By FindLaw Staff on June 30, 2010 | Last updated on March 21, 2019

Mercado-Berrios v. Cancel-Alegria, No. 08-1098, concerned a challenge to the jury's verdict in favor of the plaintiff and an award of $213,000 in compensatory damages and $1,000,000 in punitive damages, in plaintiff's political discrimination and speech retaliation suit, claiming that she was wrongly denied a permanent position with the Puerto Rican Tourism Company. 

In reversing the judgment as to the plaintiff's political discrimination claim, the court held that  it was not reasonable for the jury to conclude that plaintiff's political beliefs were a substantial or motivating factor in defendant's decision not to hire her.  With respect to plaintiff's retaliation claim, the court affirmed the judgment as to this claim, because defendant has not contested the sufficiency of the evidence, or made any other argument attacking the speech retaliation claim.  The court affirmed the award of compensatory damages, but vacated and remanded the jury's award of punitive damages, unless the plaintiff agrees to a reduction of the award to $500,000, as an award of $1,000,000 against an individual-capacity defendant based on the conduct proved at trial is grossly excessive and shocking to the conscience of the court.
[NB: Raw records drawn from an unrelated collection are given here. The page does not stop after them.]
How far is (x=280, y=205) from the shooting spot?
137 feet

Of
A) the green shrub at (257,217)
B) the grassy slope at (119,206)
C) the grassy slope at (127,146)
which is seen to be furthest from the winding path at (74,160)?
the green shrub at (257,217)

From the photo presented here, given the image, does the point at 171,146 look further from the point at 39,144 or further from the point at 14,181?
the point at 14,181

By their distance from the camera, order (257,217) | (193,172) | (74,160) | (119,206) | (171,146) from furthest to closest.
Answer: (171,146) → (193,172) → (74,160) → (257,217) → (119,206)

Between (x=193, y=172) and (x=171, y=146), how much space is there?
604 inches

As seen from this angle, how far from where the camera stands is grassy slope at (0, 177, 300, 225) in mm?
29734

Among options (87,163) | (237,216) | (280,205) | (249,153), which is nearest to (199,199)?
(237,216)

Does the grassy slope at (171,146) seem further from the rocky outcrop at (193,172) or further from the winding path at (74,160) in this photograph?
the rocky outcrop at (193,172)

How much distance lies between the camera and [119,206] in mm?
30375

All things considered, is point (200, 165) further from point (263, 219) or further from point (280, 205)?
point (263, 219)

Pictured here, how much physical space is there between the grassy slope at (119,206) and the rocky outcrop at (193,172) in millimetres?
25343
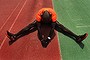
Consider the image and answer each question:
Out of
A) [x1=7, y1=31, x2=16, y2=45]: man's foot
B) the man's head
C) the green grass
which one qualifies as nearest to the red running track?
[x1=7, y1=31, x2=16, y2=45]: man's foot

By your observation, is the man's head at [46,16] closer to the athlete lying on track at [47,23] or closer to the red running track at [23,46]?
the athlete lying on track at [47,23]

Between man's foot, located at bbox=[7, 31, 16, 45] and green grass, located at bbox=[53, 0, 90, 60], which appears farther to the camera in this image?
man's foot, located at bbox=[7, 31, 16, 45]

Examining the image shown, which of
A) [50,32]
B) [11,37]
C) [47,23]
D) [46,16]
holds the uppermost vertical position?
[46,16]

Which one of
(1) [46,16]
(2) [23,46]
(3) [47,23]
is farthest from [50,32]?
(2) [23,46]

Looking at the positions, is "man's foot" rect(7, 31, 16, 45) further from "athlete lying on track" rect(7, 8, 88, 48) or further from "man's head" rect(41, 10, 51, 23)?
"man's head" rect(41, 10, 51, 23)

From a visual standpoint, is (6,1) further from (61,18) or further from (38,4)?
(61,18)

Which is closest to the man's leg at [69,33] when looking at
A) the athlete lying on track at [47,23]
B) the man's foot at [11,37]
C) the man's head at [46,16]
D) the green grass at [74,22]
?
the athlete lying on track at [47,23]

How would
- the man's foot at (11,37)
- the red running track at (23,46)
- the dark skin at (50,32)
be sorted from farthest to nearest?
1. the man's foot at (11,37)
2. the dark skin at (50,32)
3. the red running track at (23,46)

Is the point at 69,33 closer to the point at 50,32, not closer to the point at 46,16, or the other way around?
the point at 50,32
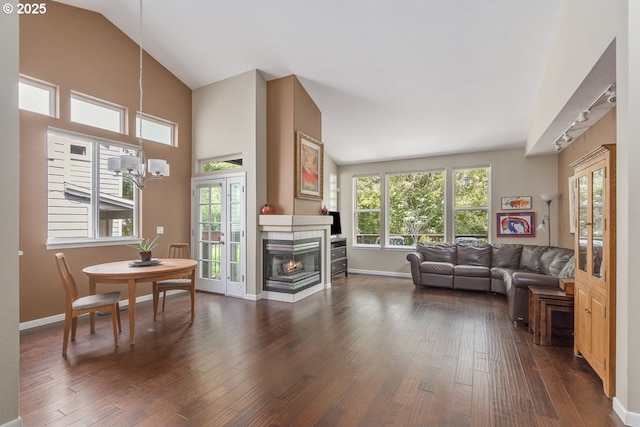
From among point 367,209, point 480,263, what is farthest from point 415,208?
point 480,263

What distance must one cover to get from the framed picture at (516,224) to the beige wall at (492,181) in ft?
0.31

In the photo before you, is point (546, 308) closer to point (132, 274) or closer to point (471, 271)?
point (471, 271)

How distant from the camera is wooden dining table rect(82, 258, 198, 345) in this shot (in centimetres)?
306

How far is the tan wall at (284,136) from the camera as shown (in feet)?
16.2

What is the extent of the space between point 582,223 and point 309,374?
279 cm

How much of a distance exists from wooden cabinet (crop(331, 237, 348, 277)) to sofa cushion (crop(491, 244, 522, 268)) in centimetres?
301

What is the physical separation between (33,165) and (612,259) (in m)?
5.80

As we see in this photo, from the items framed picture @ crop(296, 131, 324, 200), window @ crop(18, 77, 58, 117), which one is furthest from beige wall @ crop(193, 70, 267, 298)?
window @ crop(18, 77, 58, 117)

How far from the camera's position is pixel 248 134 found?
496 centimetres

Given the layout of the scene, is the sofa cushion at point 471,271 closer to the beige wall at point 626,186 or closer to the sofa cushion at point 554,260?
the sofa cushion at point 554,260

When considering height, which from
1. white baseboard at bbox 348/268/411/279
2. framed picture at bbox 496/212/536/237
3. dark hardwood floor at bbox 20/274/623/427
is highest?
A: framed picture at bbox 496/212/536/237

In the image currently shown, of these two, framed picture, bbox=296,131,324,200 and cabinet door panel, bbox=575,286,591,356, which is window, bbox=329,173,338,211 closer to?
framed picture, bbox=296,131,324,200

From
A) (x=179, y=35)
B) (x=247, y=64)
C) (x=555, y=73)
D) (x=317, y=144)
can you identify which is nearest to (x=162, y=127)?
(x=179, y=35)

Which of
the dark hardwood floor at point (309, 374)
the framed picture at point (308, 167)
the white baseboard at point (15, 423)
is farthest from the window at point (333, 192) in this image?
the white baseboard at point (15, 423)
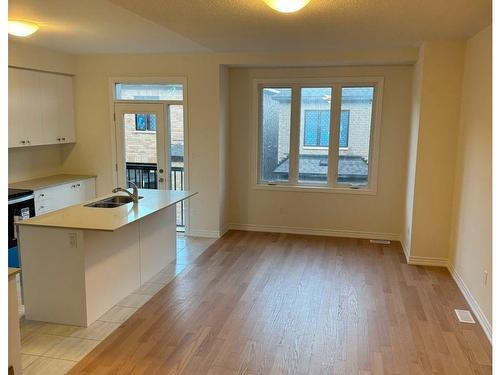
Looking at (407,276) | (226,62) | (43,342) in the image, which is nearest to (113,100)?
(226,62)

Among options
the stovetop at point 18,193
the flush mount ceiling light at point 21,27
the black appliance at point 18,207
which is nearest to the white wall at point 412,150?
the flush mount ceiling light at point 21,27

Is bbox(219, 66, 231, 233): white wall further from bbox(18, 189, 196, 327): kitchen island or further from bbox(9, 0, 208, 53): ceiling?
bbox(18, 189, 196, 327): kitchen island

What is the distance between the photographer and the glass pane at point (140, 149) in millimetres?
6211

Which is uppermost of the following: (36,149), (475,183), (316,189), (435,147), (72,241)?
(435,147)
Sheehan v. N. Am. Marketing Corp., No. 08-1519, concerned a product liability suit against a seller and a manufacturer of swimming pools, for sustaining serious injuries while attempting to dive into a shallow, above-ground pool, rendering her a quadriplegic.  In affirming the district court's grant of summary judgment in favor of the defendants, the court held that a summary judgment is warranted on the facts of the case as plaintiff stood on the coping (six and one-half inch-wide aluminum covering the top perimeter of the pool), in order to dive, and the injury that occurred was the same one contemplated by the multiple warnings - including on the coping itself.  Therefore, plaintiff assumed the risk of diving, including the risk that she might fall from the coping into the pool while attempting to dive.